Today I am starting it anew.

Ten years ago I was a newly-wed and a new first-time mom, living in a two-bedroom apartment in suburban Northern Virginia.  Money was tight but we were young and invincible, and I was naively certain that the biggest challenges of my life (of which, to be fair, there had been several significant ones) were behind me.

Today, I am a stay-at-home mom to 4 kids - 3 boys and a very spoiled baby girl - living in suburban Denver.  Money is still tight but we are no longer so young.  In 2011 I was diagnosed with a Mood Disorder.  In 2012, my husband was diagnosed with Temporal Lobe Epilepsy.  Our eldest child continues to defy diagnosis, but has a collage of features from the Autism Spectrum and likely Mood Disorder.  The challenges we have faced in the last 10 years have been, at times, more than we thought we could survive, but I am no longer naive enough to expect that the hardest days are behind us.  I fully expect that the biggest challenges may be yet to come.  This no longer terrifies me.
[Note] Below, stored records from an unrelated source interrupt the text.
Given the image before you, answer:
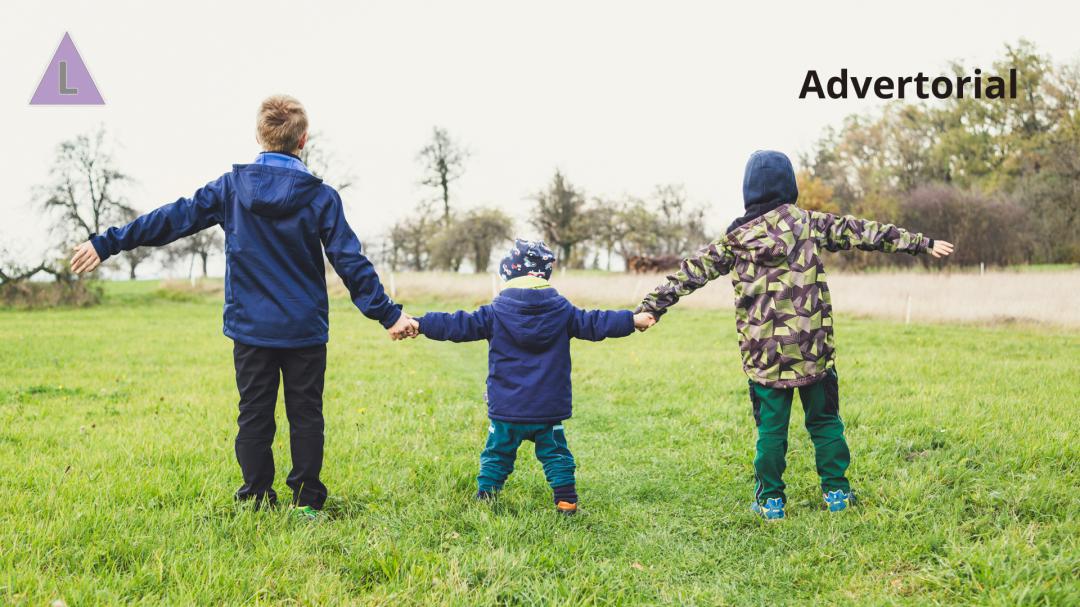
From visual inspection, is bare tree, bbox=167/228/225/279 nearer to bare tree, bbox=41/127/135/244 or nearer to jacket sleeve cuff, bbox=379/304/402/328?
bare tree, bbox=41/127/135/244

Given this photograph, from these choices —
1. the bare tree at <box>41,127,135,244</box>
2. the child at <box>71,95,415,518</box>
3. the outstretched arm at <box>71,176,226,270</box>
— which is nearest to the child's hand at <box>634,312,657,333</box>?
the child at <box>71,95,415,518</box>

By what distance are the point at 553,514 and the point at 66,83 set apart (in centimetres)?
773

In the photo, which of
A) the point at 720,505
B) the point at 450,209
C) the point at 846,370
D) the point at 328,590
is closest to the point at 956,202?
the point at 450,209

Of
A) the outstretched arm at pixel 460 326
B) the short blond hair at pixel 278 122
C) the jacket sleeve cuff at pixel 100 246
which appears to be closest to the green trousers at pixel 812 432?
the outstretched arm at pixel 460 326

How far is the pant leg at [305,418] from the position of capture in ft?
12.9

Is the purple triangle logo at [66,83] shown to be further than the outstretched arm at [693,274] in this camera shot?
Yes

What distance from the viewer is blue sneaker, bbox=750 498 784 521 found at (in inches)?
162

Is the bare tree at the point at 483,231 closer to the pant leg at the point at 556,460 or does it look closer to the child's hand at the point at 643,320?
the child's hand at the point at 643,320

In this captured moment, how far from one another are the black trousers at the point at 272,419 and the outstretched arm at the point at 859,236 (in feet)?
9.32

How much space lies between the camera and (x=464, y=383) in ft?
30.3

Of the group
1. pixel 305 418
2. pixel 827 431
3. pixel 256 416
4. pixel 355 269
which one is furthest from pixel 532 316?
pixel 827 431

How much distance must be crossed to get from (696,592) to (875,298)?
1757 cm

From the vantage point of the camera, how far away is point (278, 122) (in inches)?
152

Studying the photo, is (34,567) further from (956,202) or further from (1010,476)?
(956,202)
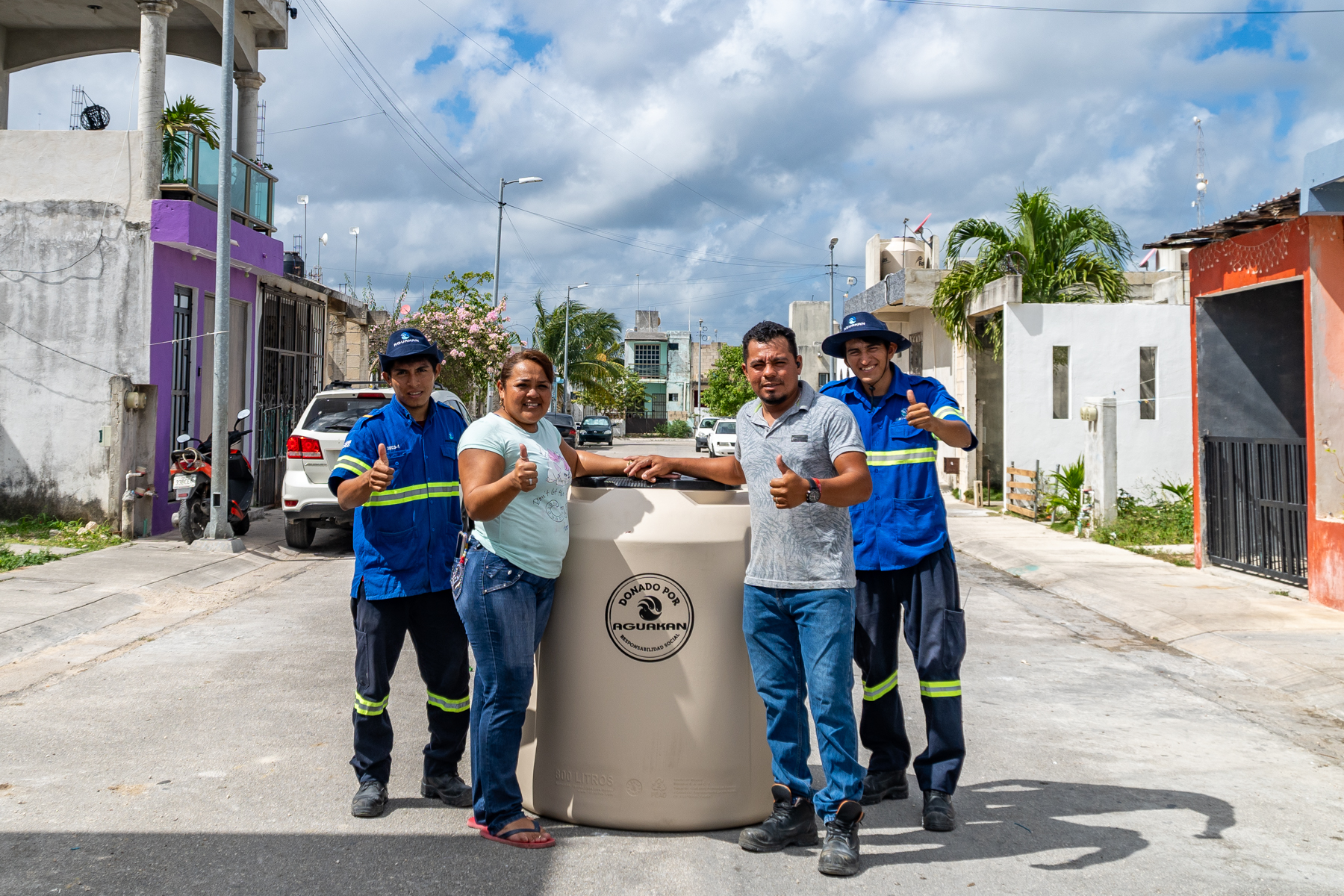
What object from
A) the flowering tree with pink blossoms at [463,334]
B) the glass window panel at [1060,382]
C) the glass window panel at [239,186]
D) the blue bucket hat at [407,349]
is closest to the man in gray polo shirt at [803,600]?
the blue bucket hat at [407,349]

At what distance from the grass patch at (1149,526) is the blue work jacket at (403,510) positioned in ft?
35.4

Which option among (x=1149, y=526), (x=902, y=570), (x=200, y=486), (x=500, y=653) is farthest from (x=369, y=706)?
(x=1149, y=526)

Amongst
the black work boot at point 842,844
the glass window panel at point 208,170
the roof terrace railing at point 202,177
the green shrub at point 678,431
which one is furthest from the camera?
the green shrub at point 678,431

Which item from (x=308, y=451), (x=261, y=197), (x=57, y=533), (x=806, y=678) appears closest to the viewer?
(x=806, y=678)

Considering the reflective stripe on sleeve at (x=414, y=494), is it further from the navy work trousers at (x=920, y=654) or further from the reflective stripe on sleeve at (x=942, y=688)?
the reflective stripe on sleeve at (x=942, y=688)

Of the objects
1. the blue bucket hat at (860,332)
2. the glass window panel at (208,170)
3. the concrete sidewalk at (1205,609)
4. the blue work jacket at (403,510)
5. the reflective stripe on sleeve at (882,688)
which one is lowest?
the concrete sidewalk at (1205,609)

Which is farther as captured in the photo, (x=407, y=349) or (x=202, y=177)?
(x=202, y=177)

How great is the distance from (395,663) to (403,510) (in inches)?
23.4

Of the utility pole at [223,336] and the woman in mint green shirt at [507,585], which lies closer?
the woman in mint green shirt at [507,585]

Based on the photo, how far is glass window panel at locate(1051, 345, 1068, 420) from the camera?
707 inches

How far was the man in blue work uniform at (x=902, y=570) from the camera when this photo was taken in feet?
13.6

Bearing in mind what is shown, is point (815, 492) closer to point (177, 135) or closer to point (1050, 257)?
point (177, 135)

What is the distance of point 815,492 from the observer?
11.9 feet

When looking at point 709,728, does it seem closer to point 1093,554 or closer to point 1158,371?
point 1093,554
In the last ten years I have learned that I have a deeper well of strength than I would ever have believed possible, and a network of friends and loved ones standing at the ready to cushion my fall.  I have learned that my marriage can survive the crucible of life; for better or for worse are no longer esoteric concepts, but the realities of a life together that we continue to build and nurture every day.  I have learned that I can be imperfect, even fractured, and still be a worthy soul.  I have learned that our imperfections are what make us real.

My name is MeL and I am a mother, a writer, an artist, a baker, a cook, a yarn geek, a great friend, a terrible dancer, a confirmed weirdo and (I hope) a pretty decent person.

Ten years is forever and a blink.  If you were with me for any of the last ten, I thank you and invite you to continue this journey with me.  If you're new here - Hello! It's lovely to meet you and you look spectacular today.

Wake Up And Go

It's... been a while.  Things have changed around here.  Actually, the "here" has changed around here.  We moved last summer from our small town home outside DC to the urban-ish jungle of Greater Denver.  Oh, and we had another baby! A GIRL one!  Apparently we finally figured out how to make those!

Clearly my articulation is lacking at this moment in time.  I want to make rash promises about how THIS time I'm back for good, and THIS time I'll be full of wit and wisdom and fabulous insight, but we both know that would be premature.  I propose we take it slow.  We can get to know each other again (or for the first time) little by little.  We've both changed, right? I mean, now I'm a mother of four.  I'm still running, still cooking, and still really, really bad at laundry. I have  special needs child, a husband with epilepsy (Surprise! I'll tell you about it some time!) and a lot more gray hair.

I'm also still pretty nuts, but hopefully in a good way.